Extracted data Block Start
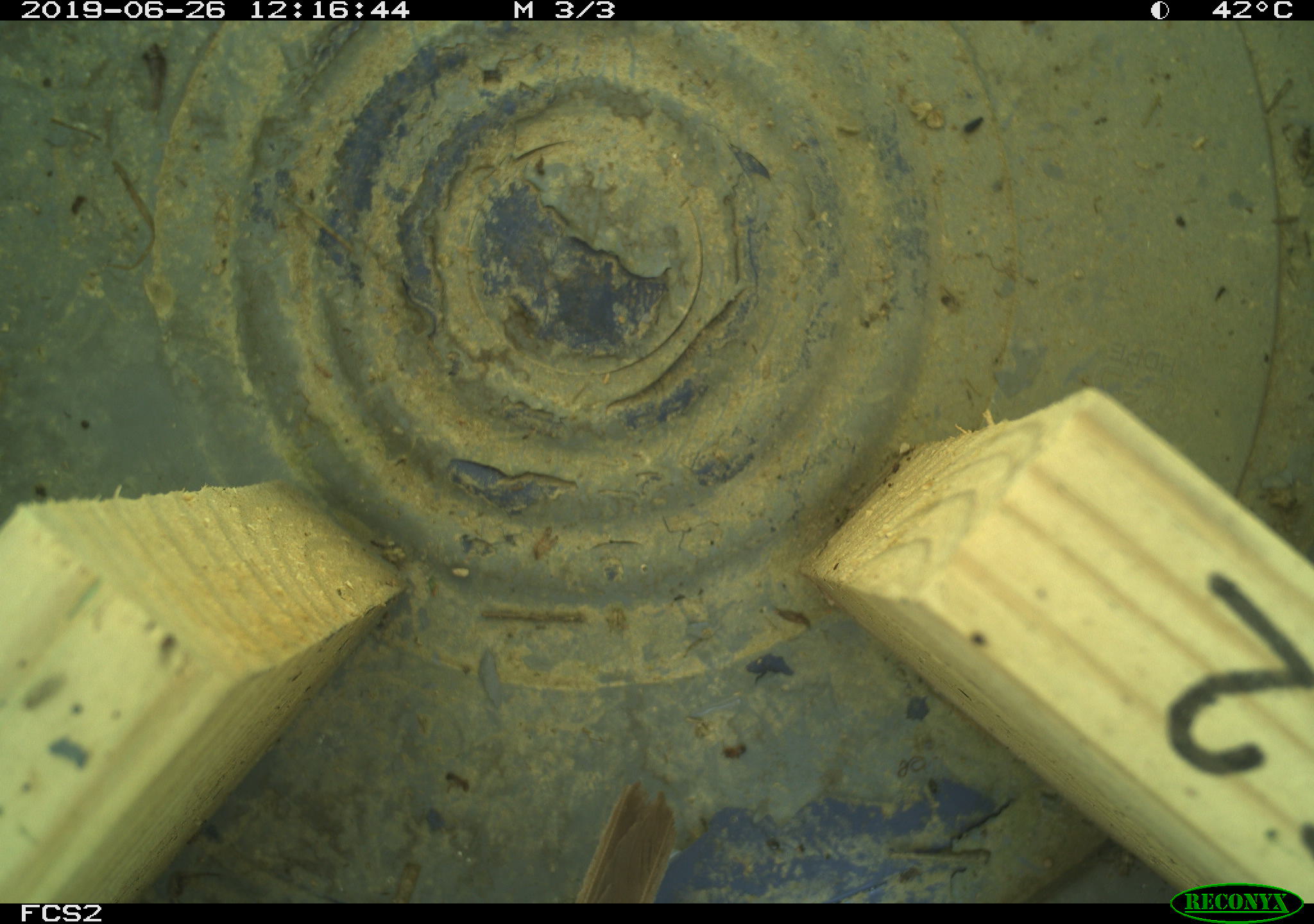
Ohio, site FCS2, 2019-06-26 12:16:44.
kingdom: Animalia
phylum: Chordata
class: Aves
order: Passeriformes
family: Passerellidae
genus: Melospiza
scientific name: Melospiza melodia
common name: song sparrow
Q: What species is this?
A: Song sparrow (Melospiza melodia).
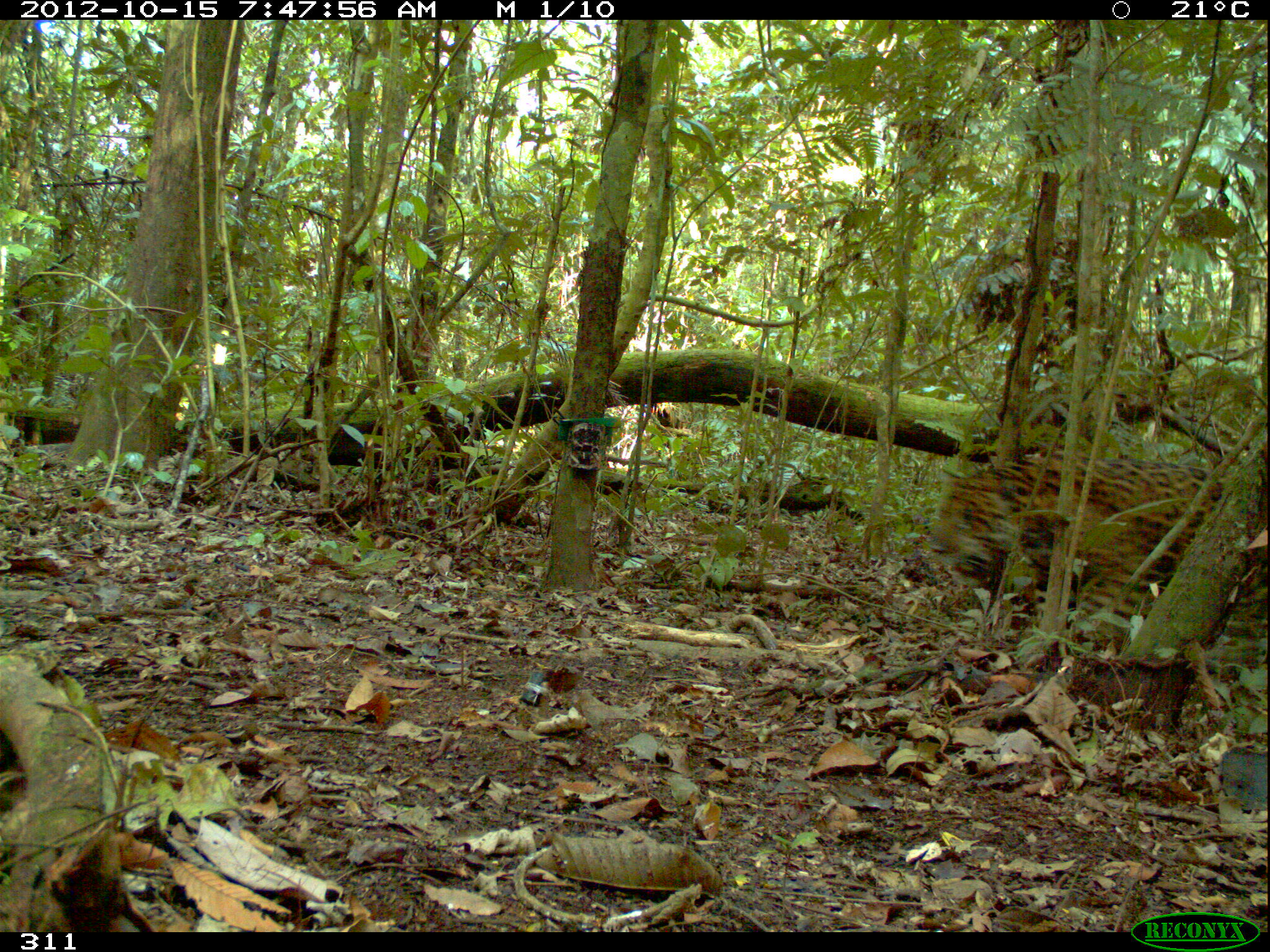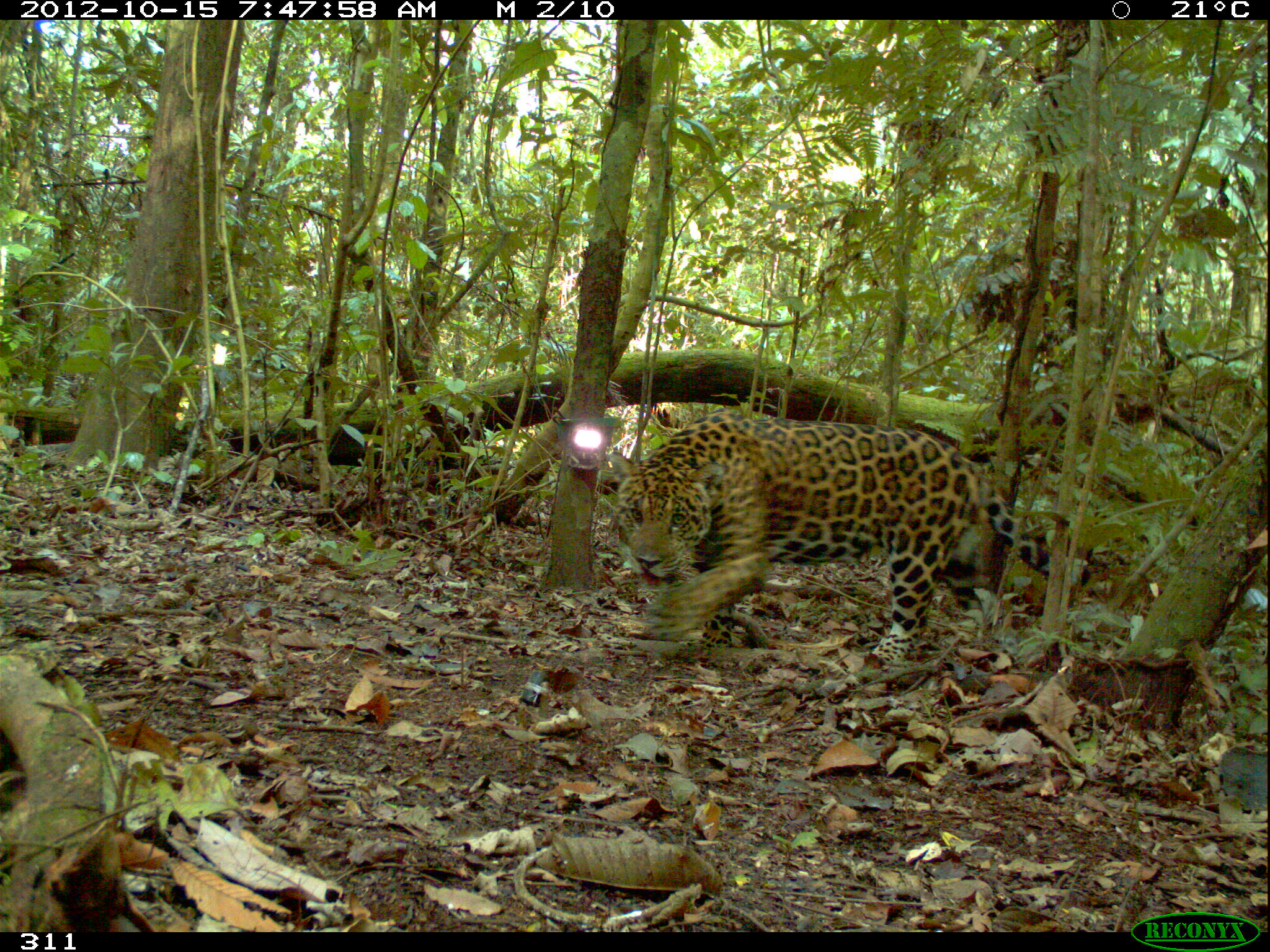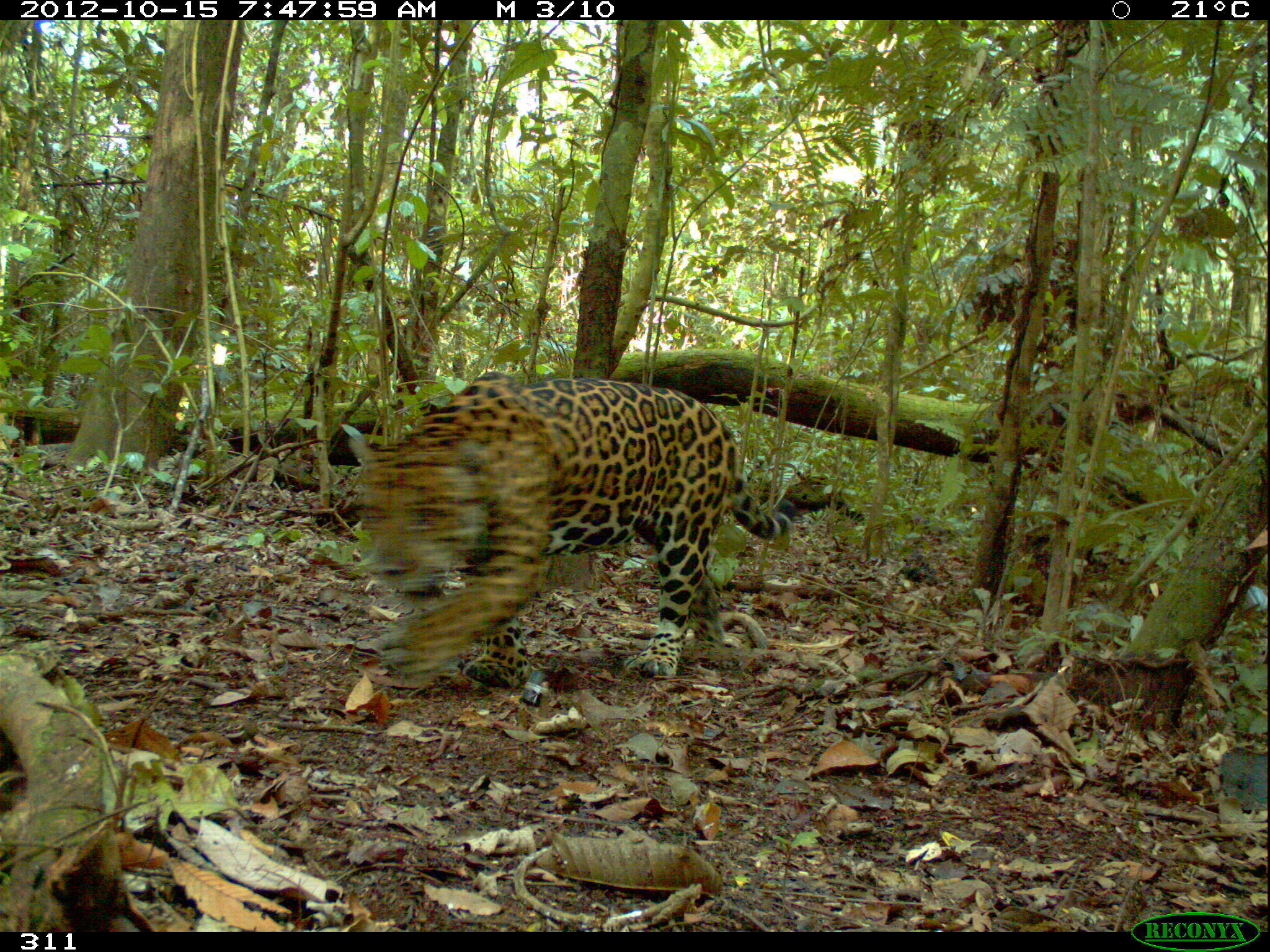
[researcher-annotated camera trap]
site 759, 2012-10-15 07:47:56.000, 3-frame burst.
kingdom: Animalia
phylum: Chordata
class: Mammalia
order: Carnivora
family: Felidae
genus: Panthera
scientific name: Panthera onca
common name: jaguar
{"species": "Panthera onca (jaguar)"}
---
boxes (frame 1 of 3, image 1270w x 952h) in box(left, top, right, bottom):
panthera onca: box(930, 450, 1270, 651)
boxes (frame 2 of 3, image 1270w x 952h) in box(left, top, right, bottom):
panthera onca: box(614, 410, 1092, 651)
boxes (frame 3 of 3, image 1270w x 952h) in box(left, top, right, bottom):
Extracted data Block End
What needs to be done → No pictures belong in the copy; output every record exactly.

Answer box →
Ohio, site FCS2, 2019-06-26 12:16:44.
kingdom: Animalia
phylum: Chordata
class: Aves
order: Passeriformes
family: Passerellidae
genus: Melospiza
scientific name: Melospiza melodia
common name: song sparrow
Q: What species is this?
A: Song sparrow (Melospiza melodia).
[researcher-annotated camera trap]
site 759, 2012-10-15 07:47:56.000, 3-frame burst.
kingdom: Animalia
phylum: Chordata
class: Mammalia
order: Carnivora
family: Felidae
genus: Panthera
scientific name: Panthera onca
common name: jaguar
{"species": "Panthera onca (jaguar)"}
---
boxes (frame 1 of 3, image 1270w x 952h) in box(left, top, right, bottom):
panthera onca: box(930, 450, 1270, 651)
boxes (frame 2 of 3, image 1270w x 952h) in box(left, top, right, bottom):
panthera onca: box(614, 410, 1092, 651)
boxes (frame 3 of 3, image 1270w x 952h) in box(left, top, right, bottom):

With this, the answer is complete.